In the records below, locate the line containing "Which among all", then extract it and all following lines exactly, ending with the last line.

Information shown:
-- Begin --
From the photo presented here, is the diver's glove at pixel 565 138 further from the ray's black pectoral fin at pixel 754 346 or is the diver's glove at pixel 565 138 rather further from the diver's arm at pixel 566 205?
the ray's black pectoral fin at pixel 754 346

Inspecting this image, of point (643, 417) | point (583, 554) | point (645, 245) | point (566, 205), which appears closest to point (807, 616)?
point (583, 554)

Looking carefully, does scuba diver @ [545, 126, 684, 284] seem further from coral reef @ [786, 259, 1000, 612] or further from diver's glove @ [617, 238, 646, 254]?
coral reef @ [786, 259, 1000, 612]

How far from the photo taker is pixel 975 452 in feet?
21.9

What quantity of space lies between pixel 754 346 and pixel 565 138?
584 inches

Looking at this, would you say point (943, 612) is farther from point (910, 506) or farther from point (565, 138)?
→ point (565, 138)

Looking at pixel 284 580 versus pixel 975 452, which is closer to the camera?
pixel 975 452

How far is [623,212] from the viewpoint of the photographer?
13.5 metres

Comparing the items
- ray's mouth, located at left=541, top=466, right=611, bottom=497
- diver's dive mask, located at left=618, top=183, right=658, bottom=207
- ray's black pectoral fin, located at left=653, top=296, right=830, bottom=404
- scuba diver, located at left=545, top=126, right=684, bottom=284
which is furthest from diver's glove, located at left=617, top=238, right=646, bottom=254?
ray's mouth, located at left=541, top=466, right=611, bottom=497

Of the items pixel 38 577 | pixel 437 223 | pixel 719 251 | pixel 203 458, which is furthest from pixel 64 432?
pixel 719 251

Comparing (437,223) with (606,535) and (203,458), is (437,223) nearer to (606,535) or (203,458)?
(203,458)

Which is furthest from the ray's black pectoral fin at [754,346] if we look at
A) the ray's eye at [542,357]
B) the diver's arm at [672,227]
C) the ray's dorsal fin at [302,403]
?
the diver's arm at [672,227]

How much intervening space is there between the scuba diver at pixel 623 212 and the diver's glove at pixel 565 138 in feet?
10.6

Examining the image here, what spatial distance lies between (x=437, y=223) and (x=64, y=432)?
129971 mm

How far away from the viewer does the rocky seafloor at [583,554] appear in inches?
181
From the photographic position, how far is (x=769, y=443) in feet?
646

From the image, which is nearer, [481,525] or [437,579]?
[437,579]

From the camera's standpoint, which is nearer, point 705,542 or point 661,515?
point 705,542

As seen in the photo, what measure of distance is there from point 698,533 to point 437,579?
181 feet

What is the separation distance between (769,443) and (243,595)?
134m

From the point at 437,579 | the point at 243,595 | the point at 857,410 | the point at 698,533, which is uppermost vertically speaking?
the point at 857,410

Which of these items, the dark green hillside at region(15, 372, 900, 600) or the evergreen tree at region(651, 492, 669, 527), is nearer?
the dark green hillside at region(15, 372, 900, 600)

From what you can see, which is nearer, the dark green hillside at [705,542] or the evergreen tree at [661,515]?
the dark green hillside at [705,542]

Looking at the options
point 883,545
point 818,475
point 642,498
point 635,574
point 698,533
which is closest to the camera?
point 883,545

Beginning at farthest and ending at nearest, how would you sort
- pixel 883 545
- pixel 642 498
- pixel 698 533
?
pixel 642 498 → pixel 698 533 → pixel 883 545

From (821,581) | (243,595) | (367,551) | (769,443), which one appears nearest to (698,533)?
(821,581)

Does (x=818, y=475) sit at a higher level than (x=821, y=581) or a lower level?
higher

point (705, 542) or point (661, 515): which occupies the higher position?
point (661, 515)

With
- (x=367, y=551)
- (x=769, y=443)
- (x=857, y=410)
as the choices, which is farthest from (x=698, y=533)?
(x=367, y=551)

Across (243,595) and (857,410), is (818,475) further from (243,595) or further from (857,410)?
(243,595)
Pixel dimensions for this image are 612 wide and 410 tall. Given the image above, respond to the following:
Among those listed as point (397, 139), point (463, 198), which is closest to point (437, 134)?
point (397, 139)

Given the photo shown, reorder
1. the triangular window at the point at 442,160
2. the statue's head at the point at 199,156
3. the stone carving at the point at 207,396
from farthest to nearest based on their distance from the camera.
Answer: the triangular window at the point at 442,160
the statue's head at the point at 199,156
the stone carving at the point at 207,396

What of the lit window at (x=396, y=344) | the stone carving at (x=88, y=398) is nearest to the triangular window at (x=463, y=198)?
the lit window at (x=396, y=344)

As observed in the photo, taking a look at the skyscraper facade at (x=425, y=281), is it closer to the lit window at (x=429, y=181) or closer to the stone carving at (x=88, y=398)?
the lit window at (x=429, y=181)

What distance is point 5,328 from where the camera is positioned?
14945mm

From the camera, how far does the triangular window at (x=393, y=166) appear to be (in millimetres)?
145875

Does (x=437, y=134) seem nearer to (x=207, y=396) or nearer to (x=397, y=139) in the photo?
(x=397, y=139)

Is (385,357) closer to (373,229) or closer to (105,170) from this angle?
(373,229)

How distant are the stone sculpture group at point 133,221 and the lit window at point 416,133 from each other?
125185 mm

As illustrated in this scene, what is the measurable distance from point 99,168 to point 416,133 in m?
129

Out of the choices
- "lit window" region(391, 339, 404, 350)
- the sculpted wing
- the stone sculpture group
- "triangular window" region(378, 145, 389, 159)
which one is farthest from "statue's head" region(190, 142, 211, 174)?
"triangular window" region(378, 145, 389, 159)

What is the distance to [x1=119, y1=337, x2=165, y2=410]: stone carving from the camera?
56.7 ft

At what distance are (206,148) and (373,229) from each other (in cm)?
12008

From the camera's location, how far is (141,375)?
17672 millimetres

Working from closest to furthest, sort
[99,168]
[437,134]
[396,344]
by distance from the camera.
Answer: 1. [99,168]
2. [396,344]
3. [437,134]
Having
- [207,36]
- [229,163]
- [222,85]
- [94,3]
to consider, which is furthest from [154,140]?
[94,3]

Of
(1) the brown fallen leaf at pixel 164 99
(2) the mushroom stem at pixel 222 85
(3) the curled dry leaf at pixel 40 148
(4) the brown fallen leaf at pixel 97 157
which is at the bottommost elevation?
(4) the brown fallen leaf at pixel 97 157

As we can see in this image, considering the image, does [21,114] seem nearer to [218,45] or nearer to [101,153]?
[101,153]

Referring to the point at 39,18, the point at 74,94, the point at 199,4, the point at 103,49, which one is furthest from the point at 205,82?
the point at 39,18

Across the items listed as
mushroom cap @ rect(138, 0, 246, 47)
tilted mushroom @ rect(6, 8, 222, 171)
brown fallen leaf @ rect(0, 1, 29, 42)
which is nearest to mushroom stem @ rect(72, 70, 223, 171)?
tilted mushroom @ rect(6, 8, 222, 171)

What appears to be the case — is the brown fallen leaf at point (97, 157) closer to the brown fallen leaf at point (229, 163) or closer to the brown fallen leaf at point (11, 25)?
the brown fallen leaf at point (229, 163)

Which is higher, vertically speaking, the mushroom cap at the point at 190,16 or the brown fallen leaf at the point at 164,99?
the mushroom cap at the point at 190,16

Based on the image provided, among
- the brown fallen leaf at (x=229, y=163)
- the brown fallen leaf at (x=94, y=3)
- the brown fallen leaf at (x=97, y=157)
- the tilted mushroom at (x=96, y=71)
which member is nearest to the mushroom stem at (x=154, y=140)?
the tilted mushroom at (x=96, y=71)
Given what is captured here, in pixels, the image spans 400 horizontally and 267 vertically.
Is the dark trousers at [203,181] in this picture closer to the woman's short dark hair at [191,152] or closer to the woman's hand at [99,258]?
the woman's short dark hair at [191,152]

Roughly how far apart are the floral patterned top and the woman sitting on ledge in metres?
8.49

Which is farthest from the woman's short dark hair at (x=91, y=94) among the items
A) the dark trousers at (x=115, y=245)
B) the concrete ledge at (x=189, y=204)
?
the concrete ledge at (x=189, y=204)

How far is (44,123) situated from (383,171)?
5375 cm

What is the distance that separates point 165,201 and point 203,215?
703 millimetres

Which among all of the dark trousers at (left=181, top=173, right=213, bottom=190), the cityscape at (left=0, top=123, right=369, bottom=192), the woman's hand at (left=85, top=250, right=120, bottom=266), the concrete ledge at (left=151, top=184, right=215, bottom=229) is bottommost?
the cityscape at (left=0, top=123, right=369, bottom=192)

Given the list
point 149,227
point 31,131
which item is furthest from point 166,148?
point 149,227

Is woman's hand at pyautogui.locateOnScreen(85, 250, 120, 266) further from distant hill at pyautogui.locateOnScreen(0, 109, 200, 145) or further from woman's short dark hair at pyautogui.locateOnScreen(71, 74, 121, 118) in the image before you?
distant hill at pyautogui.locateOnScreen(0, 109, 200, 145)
-- End --
Task solution:
Which among all of the dark trousers at (left=181, top=173, right=213, bottom=190), the cityscape at (left=0, top=123, right=369, bottom=192), the woman's hand at (left=85, top=250, right=120, bottom=266), the concrete ledge at (left=151, top=184, right=215, bottom=229) is bottommost?
the cityscape at (left=0, top=123, right=369, bottom=192)

Given the list
point 149,227
point 31,131
which item is furthest from point 166,148?
point 149,227

Is woman's hand at pyautogui.locateOnScreen(85, 250, 120, 266) further from distant hill at pyautogui.locateOnScreen(0, 109, 200, 145) or further from woman's short dark hair at pyautogui.locateOnScreen(71, 74, 121, 118) in the image before you?
distant hill at pyautogui.locateOnScreen(0, 109, 200, 145)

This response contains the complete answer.